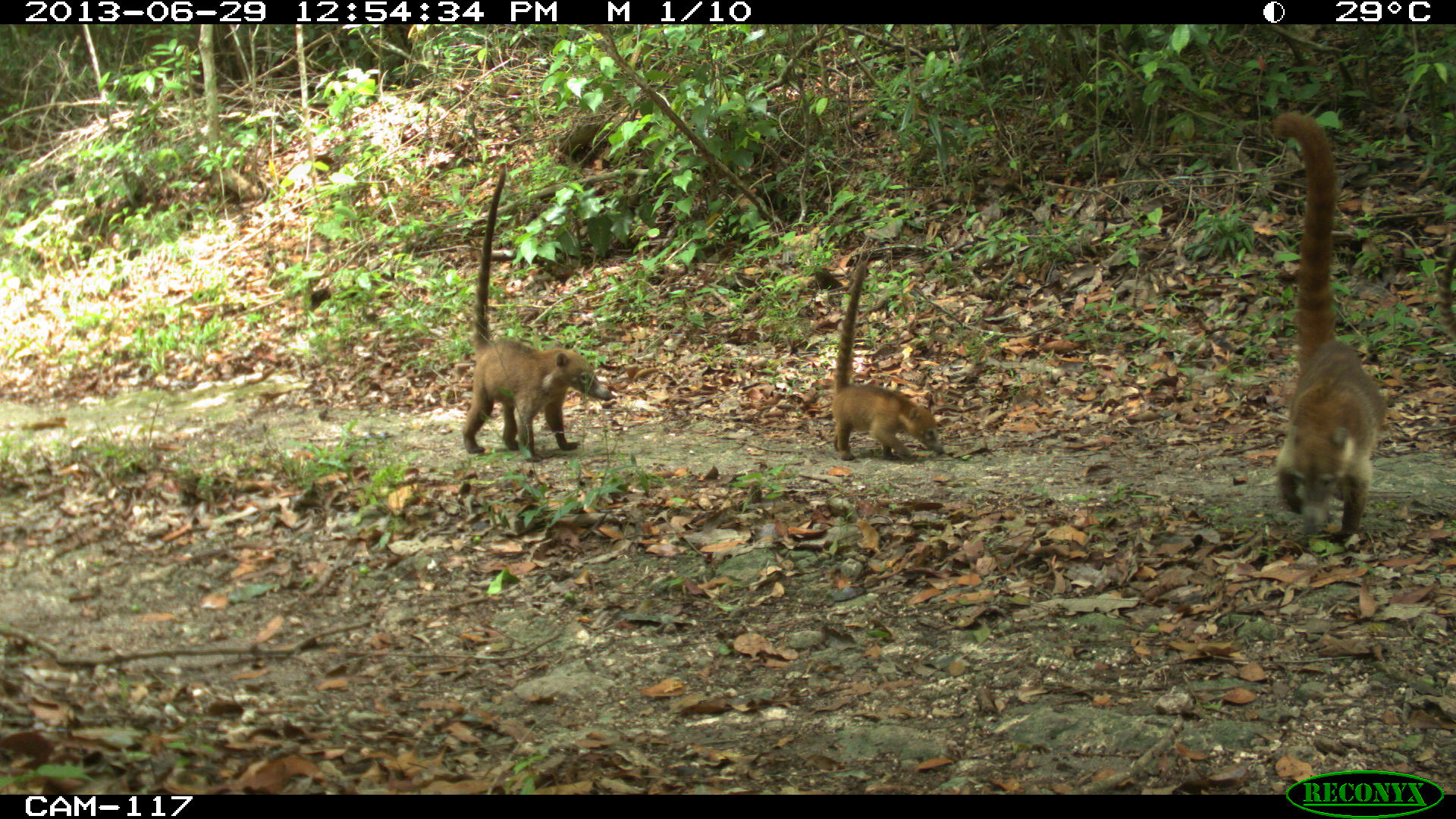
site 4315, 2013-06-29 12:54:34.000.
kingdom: Animalia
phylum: Chordata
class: Mammalia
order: Carnivora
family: Procyonidae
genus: Nasua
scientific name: Nasua narica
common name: white-nosed coati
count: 4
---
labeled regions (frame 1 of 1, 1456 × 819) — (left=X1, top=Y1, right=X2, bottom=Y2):
nasua narica: (left=1269, top=108, right=1388, bottom=542); (left=459, top=164, right=614, bottom=462); (left=829, top=251, right=948, bottom=465)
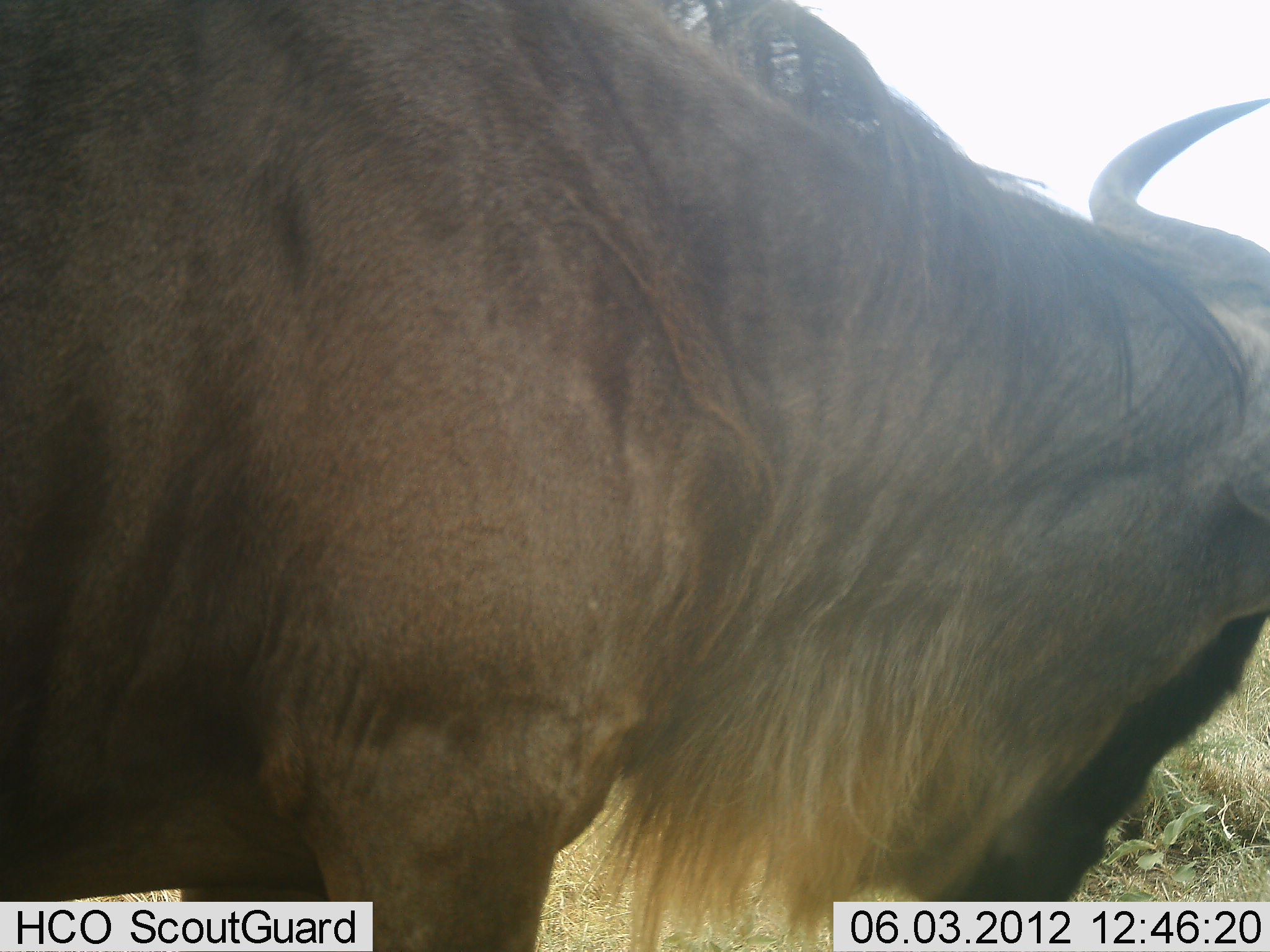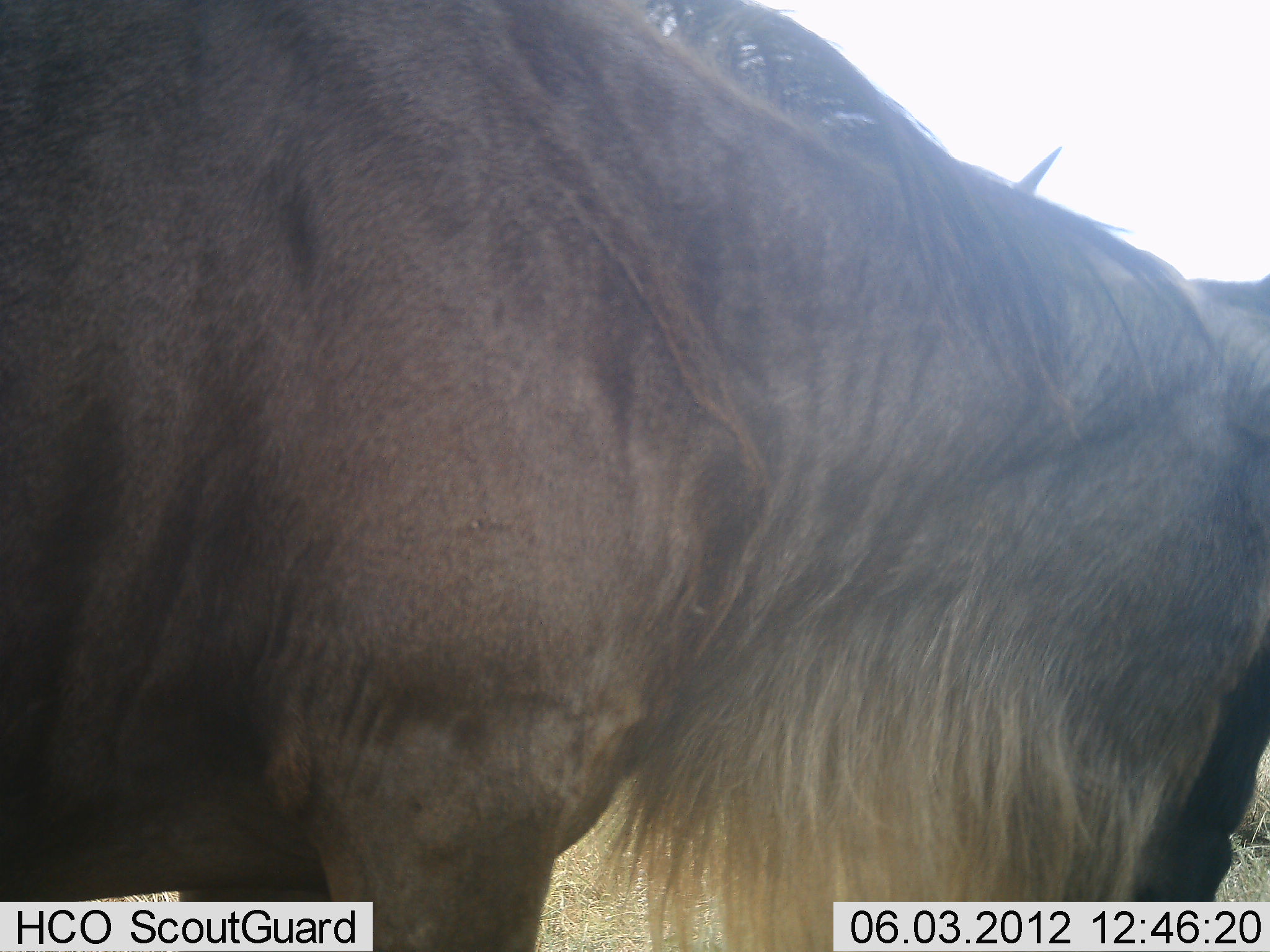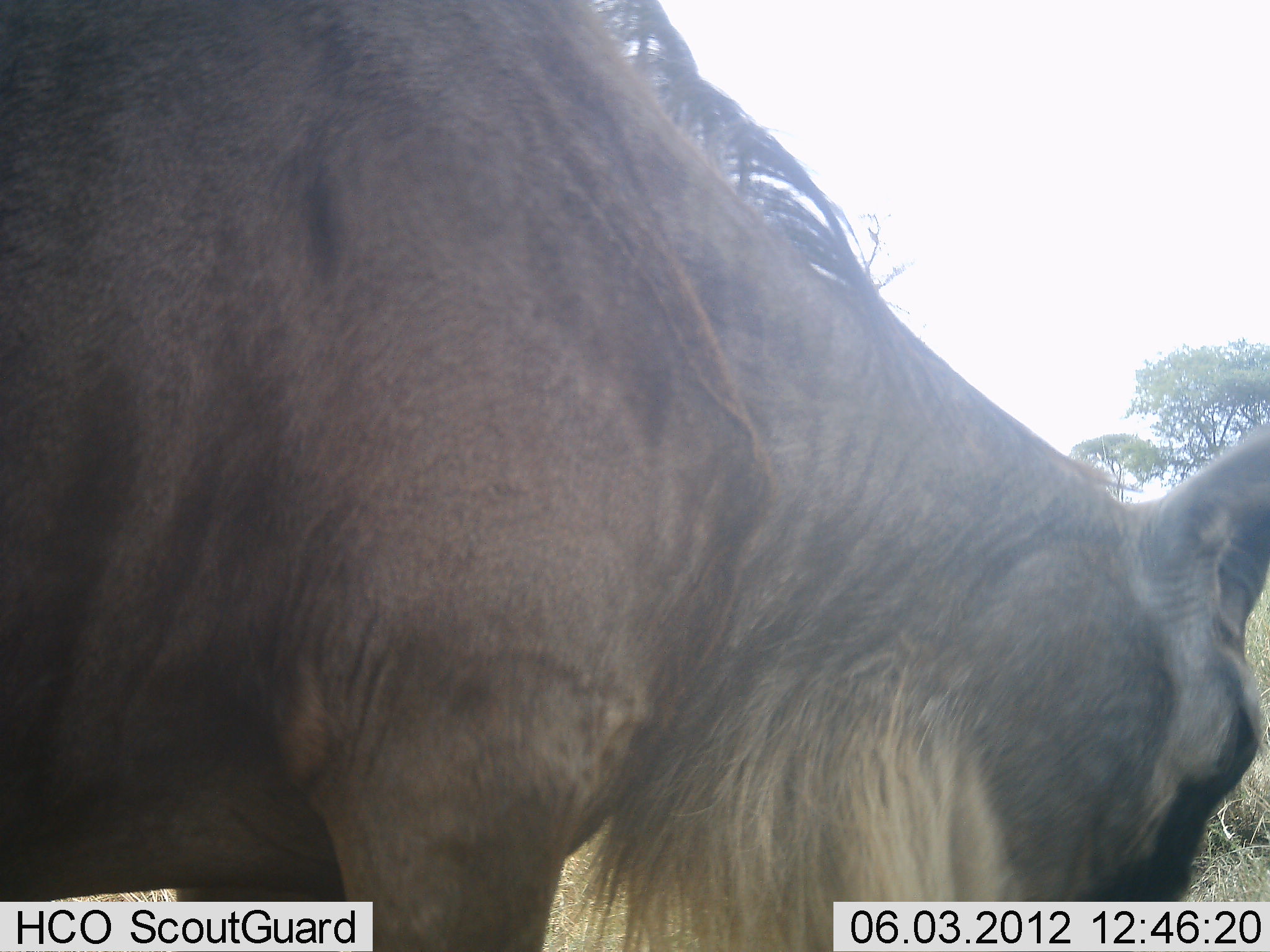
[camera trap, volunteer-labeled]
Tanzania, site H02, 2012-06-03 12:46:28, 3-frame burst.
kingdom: Animalia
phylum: Chordata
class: Mammalia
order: Artiodactyla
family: Bovidae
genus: Connochaetes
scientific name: Connochaetes taurinus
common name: blue wildebeest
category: wildebeest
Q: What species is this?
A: Wildebeest (blue wildebeest) (Connochaetes taurinus).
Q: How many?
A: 1.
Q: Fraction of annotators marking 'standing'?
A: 70%.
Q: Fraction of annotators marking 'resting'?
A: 0%.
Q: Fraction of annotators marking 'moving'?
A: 0%.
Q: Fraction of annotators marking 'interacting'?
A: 0%.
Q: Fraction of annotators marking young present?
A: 0%.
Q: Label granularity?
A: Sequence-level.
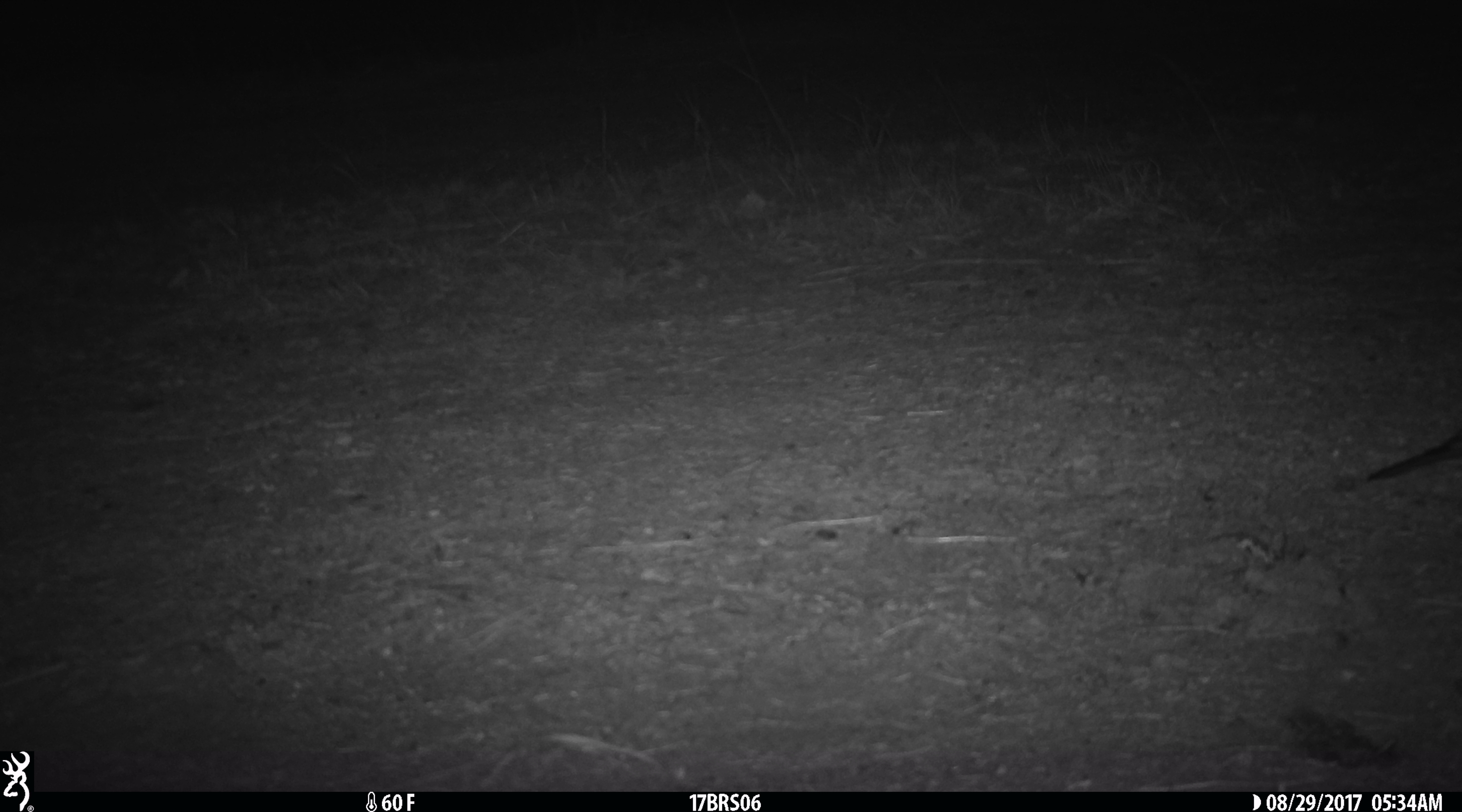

TASK GOAL: The whole listing is to be duplicated verbatim, apart from its images.

EXPECTED ANSWER:
site 4315, 2013-06-29 12:54:34.000.
kingdom: Animalia
phylum: Chordata
class: Mammalia
order: Carnivora
family: Procyonidae
genus: Nasua
scientific name: Nasua narica
common name: white-nosed coati
count: 4
---
labeled regions (frame 1 of 1, 1456 × 819) — (left=X1, top=Y1, right=X2, bottom=Y2):
nasua narica: (left=1269, top=108, right=1388, bottom=542); (left=459, top=164, right=614, bottom=462); (left=829, top=251, right=948, bottom=465)
[camera trap, volunteer-labeled]
Tanzania, site H02, 2012-06-03 12:46:28, 3-frame burst.
kingdom: Animalia
phylum: Chordata
class: Mammalia
order: Artiodactyla
family: Bovidae
genus: Connochaetes
scientific name: Connochaetes taurinus
common name: blue wildebeest
category: wildebeest
Q: What species is this?
A: Wildebeest (blue wildebeest) (Connochaetes taurinus).
Q: How many?
A: 1.
Q: Fraction of annotators marking 'standing'?
A: 70%.
Q: Fraction of annotators marking 'resting'?
A: 0%.
Q: Fraction of annotators marking 'moving'?
A: 0%.
Q: Fraction of annotators marking 'interacting'?
A: 0%.
Q: Fraction of annotators marking young present?
A: 0%.
Q: Label granularity?
A: Sequence-level.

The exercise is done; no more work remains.